SELECTED TEXT =>

Proposal to vote on, by Wednesday 2 Jul
Expanding robotics access in Haiti through community maker labs
Funds required: £2,700
Region: 🇭🇹 Haiti
Local partners:

Summary

This is a proposal to fund a two-week advanced robotics camp in Port-au-Prince, Haiti , for 20 high school students who have completed the Hector Foundation’s DRILL programme. The camp will enhance technical skills, and establish pathways into further education and careers in engineering and robotics.

Wilhem Hector and Gil Sander Joseph, childhood friends from Haiti, shared a commitment to learning long before they earned national scholarships to study abroad. As teenagers, they taught themselves English and Science using limited school resources, often drawing curious stares for practising a foreign language during lunch breaks. That curiosity soon became a discipline. Discipline turned into an opportunity.

DATA PROVIDED =>
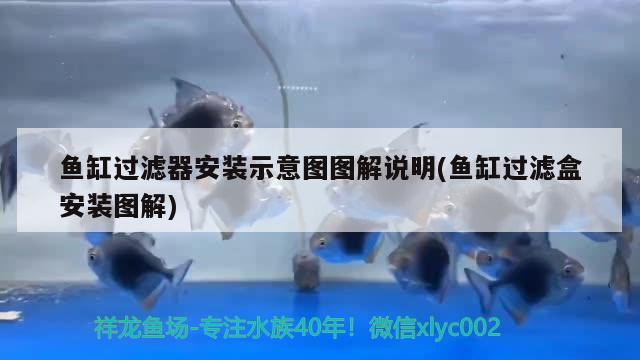 鱼缸过滤器安装示意图图解说明(鱼缸过滤盒安装图解)

祥龙鱼场-专注水族40年！微信xlyc002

ASSIGNMENT => Carry on with the proposal for the robotics camp in Haiti, starting after its last sentence, "Discipline turned into an opportunity."

WRITTEN ANSWER =>
In 2019, both were awarded highly competitive national scholarships. Wilhem went on to study in Norway while Gil pursued his degree in Germany. Their paths led them into rigorous academic environments where they deepened their expertise in engineering and the social sciences, respectively. Today, Wilhem is finishing mechanical engineering at MIT, spearheading wind-energy research, active in campus innovation labs, and was recently named the first Haitian Rhodes Scholar, set for Oxford in late 2025. Gil is wrapping up sociology at Princeton, leading community life as a residential advisor and student-body president. He earned a prestigious Knight‑Hennessy scholarship and heads to Stanford this fall for a master’s in international policy.

In 2020, driven by a belief that others in Haiti deserved the same opportunities, they co-founded the Hector Foundation. What began as a virtual summer course has since evolved into a growing community-led education movement. In 2023, they launched DRILL, an introductory robotics programme, and opened Manus 1, Haiti’s first open-access engineering maker space.

A diverse group of people posing in a room with tools and wooden tables, smiling and holding various objects, suggesting a workshop or class setting.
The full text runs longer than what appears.